• **STATED EXERCISE**:
Rewrite the entries below, from the line containing "Looking at the scene" through the end of the entries, as a Markdown table with the columns "Row" and "Entry line". Number each line, omit blank lines and leave out the pictures.

────────────────

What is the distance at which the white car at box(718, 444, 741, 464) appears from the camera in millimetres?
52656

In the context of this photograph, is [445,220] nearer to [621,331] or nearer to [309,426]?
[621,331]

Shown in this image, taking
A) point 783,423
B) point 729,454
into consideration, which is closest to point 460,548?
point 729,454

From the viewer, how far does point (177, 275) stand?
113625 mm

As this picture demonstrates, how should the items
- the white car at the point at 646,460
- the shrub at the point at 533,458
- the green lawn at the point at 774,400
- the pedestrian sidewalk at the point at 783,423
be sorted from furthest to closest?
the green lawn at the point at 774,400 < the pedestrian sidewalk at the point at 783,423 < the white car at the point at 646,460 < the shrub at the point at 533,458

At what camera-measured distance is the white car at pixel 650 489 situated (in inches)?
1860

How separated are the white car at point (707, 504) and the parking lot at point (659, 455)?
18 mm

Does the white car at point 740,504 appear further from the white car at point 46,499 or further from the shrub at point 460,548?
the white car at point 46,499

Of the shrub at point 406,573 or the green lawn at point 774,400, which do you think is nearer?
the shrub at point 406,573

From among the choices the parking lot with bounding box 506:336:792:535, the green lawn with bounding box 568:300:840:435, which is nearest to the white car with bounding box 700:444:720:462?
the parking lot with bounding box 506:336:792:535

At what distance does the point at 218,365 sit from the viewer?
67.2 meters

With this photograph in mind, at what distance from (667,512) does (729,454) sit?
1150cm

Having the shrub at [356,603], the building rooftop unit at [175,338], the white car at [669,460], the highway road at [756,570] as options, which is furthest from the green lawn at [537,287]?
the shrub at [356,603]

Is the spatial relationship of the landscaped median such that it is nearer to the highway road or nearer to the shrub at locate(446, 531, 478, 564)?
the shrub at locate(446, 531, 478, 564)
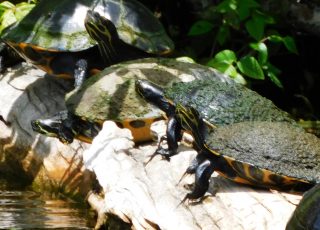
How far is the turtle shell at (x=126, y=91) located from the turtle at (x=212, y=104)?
0.21 m

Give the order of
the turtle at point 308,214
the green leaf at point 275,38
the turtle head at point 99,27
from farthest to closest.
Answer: the green leaf at point 275,38
the turtle head at point 99,27
the turtle at point 308,214

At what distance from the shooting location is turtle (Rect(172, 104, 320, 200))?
3131 mm

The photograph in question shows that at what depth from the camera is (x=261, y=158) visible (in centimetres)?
318

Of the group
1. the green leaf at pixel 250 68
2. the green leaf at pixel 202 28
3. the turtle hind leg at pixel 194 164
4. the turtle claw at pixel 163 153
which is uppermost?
the turtle hind leg at pixel 194 164

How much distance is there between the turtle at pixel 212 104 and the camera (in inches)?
145

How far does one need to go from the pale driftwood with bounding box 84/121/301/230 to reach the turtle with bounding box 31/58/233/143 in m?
0.42

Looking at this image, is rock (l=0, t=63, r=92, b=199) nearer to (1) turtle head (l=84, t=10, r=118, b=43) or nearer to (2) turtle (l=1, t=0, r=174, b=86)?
(2) turtle (l=1, t=0, r=174, b=86)

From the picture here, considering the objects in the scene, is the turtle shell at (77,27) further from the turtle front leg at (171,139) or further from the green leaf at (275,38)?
the turtle front leg at (171,139)

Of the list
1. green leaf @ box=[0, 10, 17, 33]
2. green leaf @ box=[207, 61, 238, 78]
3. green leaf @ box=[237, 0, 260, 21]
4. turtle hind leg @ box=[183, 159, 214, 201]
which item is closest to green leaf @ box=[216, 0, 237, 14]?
green leaf @ box=[237, 0, 260, 21]

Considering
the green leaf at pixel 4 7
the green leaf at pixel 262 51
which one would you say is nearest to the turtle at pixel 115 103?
the green leaf at pixel 262 51

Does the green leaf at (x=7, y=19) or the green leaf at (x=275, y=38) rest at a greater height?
the green leaf at (x=275, y=38)

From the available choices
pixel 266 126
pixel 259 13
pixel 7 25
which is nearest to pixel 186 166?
pixel 266 126

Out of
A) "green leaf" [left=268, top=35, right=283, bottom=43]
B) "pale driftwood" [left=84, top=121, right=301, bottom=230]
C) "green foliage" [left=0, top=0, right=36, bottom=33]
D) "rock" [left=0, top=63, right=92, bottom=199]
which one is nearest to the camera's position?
"pale driftwood" [left=84, top=121, right=301, bottom=230]

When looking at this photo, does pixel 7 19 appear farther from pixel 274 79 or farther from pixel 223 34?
pixel 274 79
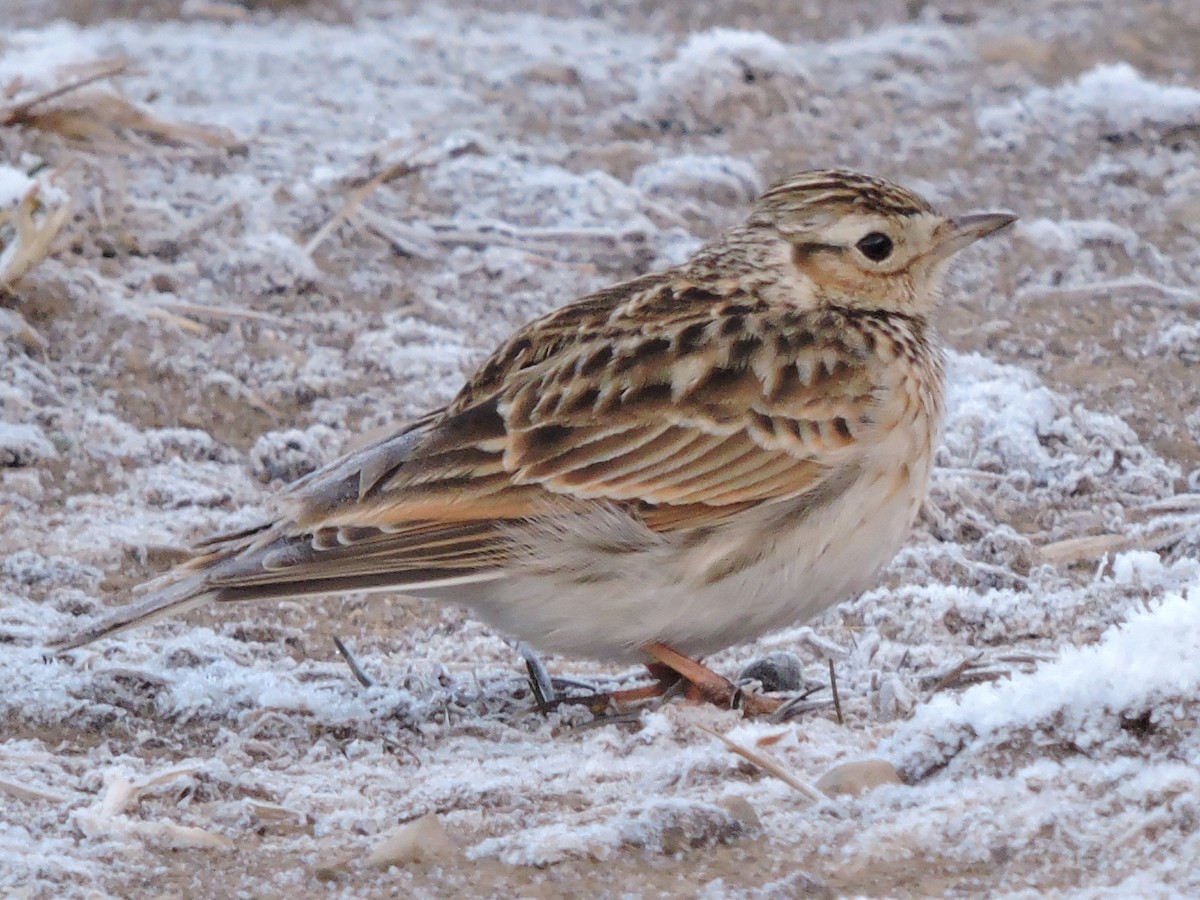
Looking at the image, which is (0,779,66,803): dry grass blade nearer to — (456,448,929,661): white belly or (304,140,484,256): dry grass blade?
(456,448,929,661): white belly

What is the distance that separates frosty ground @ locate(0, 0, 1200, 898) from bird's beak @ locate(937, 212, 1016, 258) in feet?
2.94

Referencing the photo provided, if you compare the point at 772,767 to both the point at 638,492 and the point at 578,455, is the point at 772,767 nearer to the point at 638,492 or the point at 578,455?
the point at 638,492

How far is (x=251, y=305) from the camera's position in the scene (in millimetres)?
7375

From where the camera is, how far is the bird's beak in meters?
5.40

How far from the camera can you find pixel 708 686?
4746mm

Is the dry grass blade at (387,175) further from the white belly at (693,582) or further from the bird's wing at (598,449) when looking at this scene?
the white belly at (693,582)

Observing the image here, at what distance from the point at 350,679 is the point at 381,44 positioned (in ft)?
20.1

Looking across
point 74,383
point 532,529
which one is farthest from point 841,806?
point 74,383

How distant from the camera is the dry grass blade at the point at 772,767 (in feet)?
12.9

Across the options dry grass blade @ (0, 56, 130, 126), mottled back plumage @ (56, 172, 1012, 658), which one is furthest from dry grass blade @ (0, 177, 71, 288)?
mottled back plumage @ (56, 172, 1012, 658)

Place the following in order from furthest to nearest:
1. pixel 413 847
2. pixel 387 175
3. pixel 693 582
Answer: pixel 387 175 → pixel 693 582 → pixel 413 847

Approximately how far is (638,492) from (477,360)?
243cm

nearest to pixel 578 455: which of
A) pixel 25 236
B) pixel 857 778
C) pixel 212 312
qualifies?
pixel 857 778

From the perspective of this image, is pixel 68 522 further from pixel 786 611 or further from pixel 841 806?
pixel 841 806
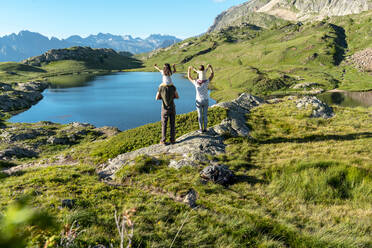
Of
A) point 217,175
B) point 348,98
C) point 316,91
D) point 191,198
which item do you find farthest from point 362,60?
point 191,198

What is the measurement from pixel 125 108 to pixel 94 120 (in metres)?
20.2

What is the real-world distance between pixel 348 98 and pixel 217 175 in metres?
142

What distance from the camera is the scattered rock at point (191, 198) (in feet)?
26.4

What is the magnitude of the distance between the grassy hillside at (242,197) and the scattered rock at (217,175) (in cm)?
48

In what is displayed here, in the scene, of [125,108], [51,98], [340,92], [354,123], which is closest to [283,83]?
[340,92]

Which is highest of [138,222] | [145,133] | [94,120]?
[138,222]

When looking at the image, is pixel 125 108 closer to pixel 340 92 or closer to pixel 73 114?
pixel 73 114

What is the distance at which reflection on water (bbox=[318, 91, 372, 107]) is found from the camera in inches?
4246

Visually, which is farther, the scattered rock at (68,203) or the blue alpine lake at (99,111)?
the blue alpine lake at (99,111)

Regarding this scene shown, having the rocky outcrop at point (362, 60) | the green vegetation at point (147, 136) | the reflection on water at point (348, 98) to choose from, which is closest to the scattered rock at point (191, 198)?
the green vegetation at point (147, 136)

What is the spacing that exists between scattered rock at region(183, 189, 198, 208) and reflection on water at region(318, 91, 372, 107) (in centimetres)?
12403

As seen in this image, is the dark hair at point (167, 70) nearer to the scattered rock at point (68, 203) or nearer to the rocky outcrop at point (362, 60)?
the scattered rock at point (68, 203)

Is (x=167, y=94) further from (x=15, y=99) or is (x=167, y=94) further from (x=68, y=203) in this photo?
(x=15, y=99)

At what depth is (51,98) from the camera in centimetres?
12469
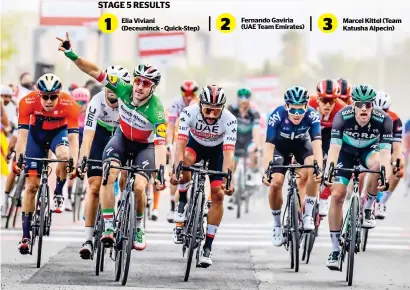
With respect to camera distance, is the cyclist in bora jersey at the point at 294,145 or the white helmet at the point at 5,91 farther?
the white helmet at the point at 5,91

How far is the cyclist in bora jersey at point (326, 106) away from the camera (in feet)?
50.1

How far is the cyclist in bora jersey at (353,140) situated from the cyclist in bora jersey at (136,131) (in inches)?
72.1

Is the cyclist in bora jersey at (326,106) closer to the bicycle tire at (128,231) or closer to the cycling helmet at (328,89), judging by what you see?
the cycling helmet at (328,89)

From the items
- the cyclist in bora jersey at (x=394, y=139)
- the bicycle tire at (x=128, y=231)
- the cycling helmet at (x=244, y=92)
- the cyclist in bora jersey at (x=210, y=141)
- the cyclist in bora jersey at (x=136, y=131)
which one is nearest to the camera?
the bicycle tire at (x=128, y=231)

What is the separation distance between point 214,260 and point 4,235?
3479mm

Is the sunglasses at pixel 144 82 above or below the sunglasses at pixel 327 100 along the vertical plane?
above

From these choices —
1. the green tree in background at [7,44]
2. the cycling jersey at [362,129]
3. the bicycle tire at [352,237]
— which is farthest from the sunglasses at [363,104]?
the green tree in background at [7,44]

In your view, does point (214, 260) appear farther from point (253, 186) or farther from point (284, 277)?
point (253, 186)

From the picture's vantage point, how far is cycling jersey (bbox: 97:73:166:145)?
40.5ft

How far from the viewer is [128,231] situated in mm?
11742

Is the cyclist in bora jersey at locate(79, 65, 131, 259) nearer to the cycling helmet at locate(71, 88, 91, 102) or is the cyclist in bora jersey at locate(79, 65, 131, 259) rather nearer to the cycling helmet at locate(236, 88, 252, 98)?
the cycling helmet at locate(71, 88, 91, 102)

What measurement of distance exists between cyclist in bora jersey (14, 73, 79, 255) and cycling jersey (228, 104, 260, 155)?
7.35 m

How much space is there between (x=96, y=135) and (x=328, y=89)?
3.15 metres

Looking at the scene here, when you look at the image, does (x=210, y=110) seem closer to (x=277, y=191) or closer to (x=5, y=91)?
(x=277, y=191)
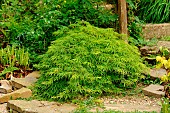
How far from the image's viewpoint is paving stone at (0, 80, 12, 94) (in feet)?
18.7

────────────────

• **EXERCISE SOLUTION**:
| Row | Entry line |
|---|---|
| 1 | Looking at the scene here, when you look at the image, does (x=210, y=110) seem closer to (x=277, y=191) or closer to (x=5, y=91)? |
| 2 | (x=277, y=191) |
| 3 | How far from the image's viewpoint is paving stone at (0, 80, 12, 94) (in feet)? |
| 4 | 18.7 |